Parlar di statue e dimenticare la realtà della tratta di minorenni africane, così funziona la nuova contestazione

E’ inutile indignarsi di fronte alla schiavitù sessuale delle donne di colore in epoca fascista per poi sostenere la legalizzazione della prostituzione o dell’utero in affitto, come fa gran parte della sinistra progressista americana ed europea, e tacere a proposito delle donne nigeriane minorenni sbattute per strada.   

I fenomeni d’indignazione di massa seguono sempre lo stesso schema: dopo settimane o mesi di ascesa si incartano tutti su problemi secondari.
Il movimento antirazzista sembra essere andato a sbattere sul problema della distruzione di statue, come se la memoria storica si dovesse cancellare per ricostruire gli uomini e la società da zero.

L’errore principale commesso dalla maggioranza dei movimenti di contestazione contemporanei è quello di non andare a fondo, non incidere sul livello culturale della popolazione e non stimolare altre scelte virtuose di singoli individui, senza che tutto debba necessariamente essere normato.
Una volta spento lo spirito infuocato iniziale, quest’atteggiamento porterà ad autocondannarci all’irrilevanza.

In Italia oggi, i Sentinelli di Milano chiedono la rimozione della statua di Montanelli in contemporanea con la ripresa delle manifestazioni per lo Ius soli.
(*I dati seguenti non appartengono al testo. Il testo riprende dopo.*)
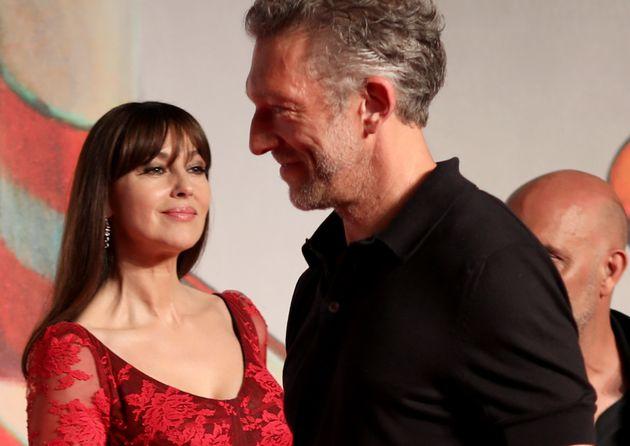 Monica Bellucci e Vincent Cassel insieme a Venezia. Sorrisi di facciata e gelo dietro le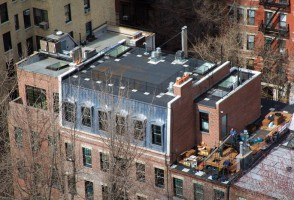news-madonna-in-short-mansion-new-york-upper-east-side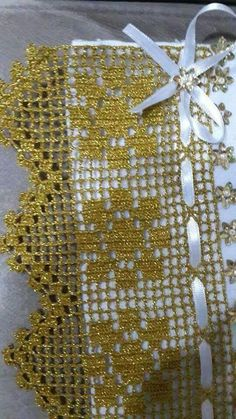 Easiest Crochet Frills Border Ever! Crochet Boarders, Crochet Lace Edging, Crochet Diagram, Crochet Stitches Patterns, Filet Crochet, Irish Crochet, Baby Knitting Patterns, Crochet Doilies, Stitch Patterns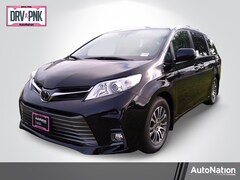 2020 Toyota Sienna XLE Van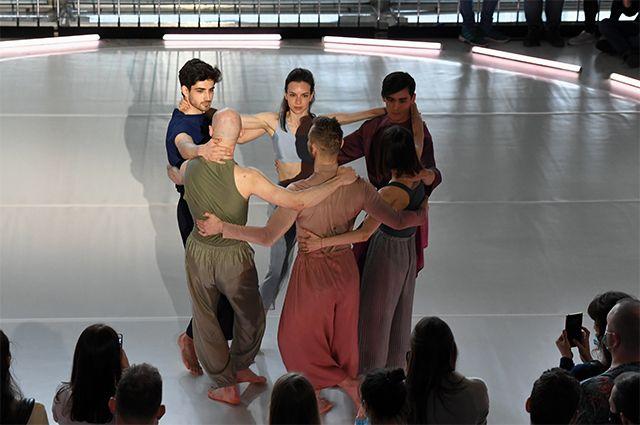 В Третьяковке давали балет и шли спектакли.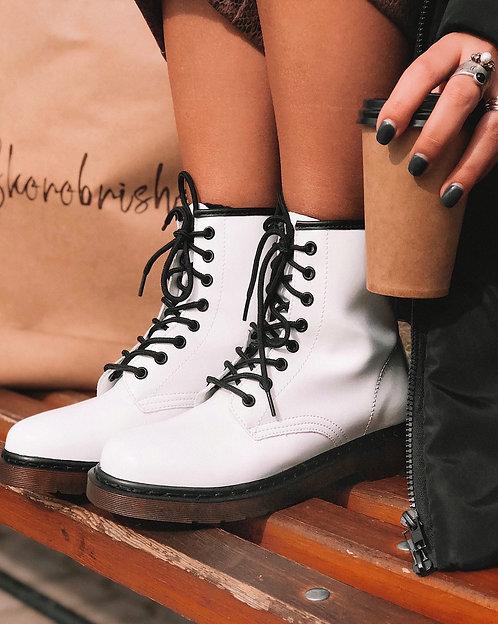 Белые ботинки с контрастной шнуровкой в стиле Dr. Martens Италия фото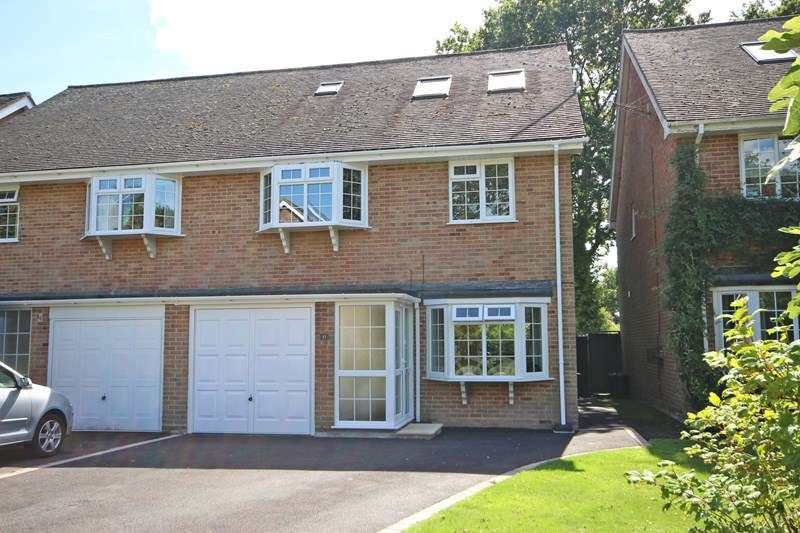 4 Bedrooms Semi Detached House for sale in White Barn Crescent, Hordle, Lymington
Si rimane sempre agganciati al fenomeno mediatico, senza andare veramente a fondo nella questione, senza affrontare il problema della mercificazione dei corpi maschili e femminili (e non solo della figura delle donne indigene), senza chiedersi se sia ora di implementare un’etica che dia importanza alla persona in quanto tale, inserita nella sua comunità culturale, nazionale e religiosa e titolare di diritti universali.

Senza domandarci, infine, quanto sia viva ancora nella subcultura italiana l’immagine dell’altro come una specie di animale non evoluto e non come persona (ad esempio sentiamo apostrofare con la parola “scimmie” i braccianti).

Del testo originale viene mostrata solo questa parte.